The result, in the words of Corbyn’s campaign, is as “a ‘make it up as you go along’ rule”; I wouldn’t go that far, but this reading would certainly make it very hard to win any case concerning the rules against the NEC. Some will welcome this ruling for precisely that reason – the courts shouldn’t be getting involved in the internal workings of political parties; the NEC is an internal party body, and anything that makes it less likely that members will take it into their heads to drag it through the courts is to be welcomed. But I think they should be careful what they wish for. If the NEC is the rule-making body, and if the rule-making body has the power to vary the rules, what limits are there on the power of the NEC? The AC’s ruling addresses this question in terms of the discretion of decision-making bodies and the limits to such discretion. In the words of a 2008 case (Socimer):
a decision-maker’s discretion will be limited, as a matter of necessary implication, by concepts of honesty, good faith, and genuineness, and the need for the absence of arbitrariness, capriciousness, perversity and irrationality
Wednesbury [un]reasonableness is also invoked, if anyone was worried it wouldn’t get a look-in.
Now, these are very broad limits. Restrictions on eligibility to vote are arbitrary if there’s no good reason for the line to be drawn in one place rather than another; they’re capricious if the line is drawn chaotically or at random; they’re perverse if their disadvantages outweigh their benefits; they’re irrational if they have no rational justification; and they’re Wednesbury unreasonable if they are so unreasonable that no reasonable person acting reasonably could have chosen them. But that still leaves plenty of scope. As we can see, a six-month retrospective freeze date doesn’t qualify under any of these headings; how about twelve months? Or how about defining eligibility to vote in terms of attendance at party meetings? contributions to party funds? membership of an approved party organisation (e.g. Momentum)?
I think it’s a very problematic ruling, in short, and one which – given a Left-dominated NEC – may well come back to bite the very people who are now celebrating it. If they are celebrating it.
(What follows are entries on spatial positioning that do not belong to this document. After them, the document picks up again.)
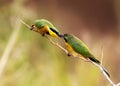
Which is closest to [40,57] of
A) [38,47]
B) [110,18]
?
[38,47]

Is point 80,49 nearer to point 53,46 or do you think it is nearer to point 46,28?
point 46,28

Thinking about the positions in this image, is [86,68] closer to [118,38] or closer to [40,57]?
[40,57]

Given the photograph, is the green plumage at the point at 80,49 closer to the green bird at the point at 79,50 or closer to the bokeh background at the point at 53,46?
the green bird at the point at 79,50

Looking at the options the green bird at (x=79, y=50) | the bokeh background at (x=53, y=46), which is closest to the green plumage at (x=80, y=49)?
the green bird at (x=79, y=50)

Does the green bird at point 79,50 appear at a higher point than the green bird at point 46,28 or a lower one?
lower

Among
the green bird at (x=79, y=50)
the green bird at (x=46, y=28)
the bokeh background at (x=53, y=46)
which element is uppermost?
the bokeh background at (x=53, y=46)

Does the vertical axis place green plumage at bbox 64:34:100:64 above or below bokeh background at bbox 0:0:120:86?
below

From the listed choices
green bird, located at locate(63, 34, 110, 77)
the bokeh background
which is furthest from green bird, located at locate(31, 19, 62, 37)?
the bokeh background

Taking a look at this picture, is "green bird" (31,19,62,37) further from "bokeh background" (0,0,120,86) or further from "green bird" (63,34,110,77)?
"bokeh background" (0,0,120,86)

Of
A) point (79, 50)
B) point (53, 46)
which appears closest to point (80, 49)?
point (79, 50)
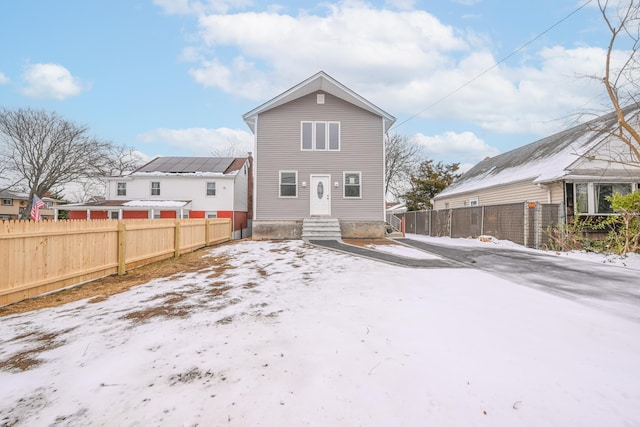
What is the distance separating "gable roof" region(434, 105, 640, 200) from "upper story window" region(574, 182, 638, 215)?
0.92 metres

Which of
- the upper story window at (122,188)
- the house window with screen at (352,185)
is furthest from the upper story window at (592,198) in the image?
the upper story window at (122,188)

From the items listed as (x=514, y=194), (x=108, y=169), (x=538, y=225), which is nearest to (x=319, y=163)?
(x=538, y=225)

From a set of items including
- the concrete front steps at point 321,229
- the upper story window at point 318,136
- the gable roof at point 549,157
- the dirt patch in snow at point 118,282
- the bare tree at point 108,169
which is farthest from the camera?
the bare tree at point 108,169

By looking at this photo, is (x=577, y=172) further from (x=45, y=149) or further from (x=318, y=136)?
(x=45, y=149)

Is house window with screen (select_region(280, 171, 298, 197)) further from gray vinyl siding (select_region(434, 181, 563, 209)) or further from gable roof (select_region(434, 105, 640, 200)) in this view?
gray vinyl siding (select_region(434, 181, 563, 209))

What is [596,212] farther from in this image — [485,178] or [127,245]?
[127,245]

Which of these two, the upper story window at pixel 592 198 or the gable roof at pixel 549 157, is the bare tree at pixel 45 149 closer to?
the gable roof at pixel 549 157

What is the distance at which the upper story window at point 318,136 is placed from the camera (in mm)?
13414

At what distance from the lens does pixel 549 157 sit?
13547mm

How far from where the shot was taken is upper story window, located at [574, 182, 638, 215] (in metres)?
10.7

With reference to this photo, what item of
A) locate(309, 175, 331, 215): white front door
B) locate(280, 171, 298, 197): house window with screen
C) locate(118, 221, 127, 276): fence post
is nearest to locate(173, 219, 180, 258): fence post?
locate(118, 221, 127, 276): fence post

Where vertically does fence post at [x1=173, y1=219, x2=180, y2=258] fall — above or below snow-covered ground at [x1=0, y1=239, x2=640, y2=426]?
above

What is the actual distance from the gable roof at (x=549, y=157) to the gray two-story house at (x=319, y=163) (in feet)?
22.8

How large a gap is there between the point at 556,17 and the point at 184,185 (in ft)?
66.8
Next: what was going to be parts 2 and 3 of this post. Let’s face it, this is quite long enough as it is.
2 Comments
“I think it’s a very problematic ruling, in short, and one which … may well come back to bite the very people who are now celebrating it.”
I suspect that they really are making it up as they go along, rather like Blair and the widening of the LP electorate, and Miliband E and the electoral college. Short-termism is an English disease.
‘[O]ne which – given a Left-dominated NEC – may well come back to bite the very people who are now celebrating it. If they are celebrating it.’
The door was also usefully left open for a Supreme Court decision to overrule it as and when …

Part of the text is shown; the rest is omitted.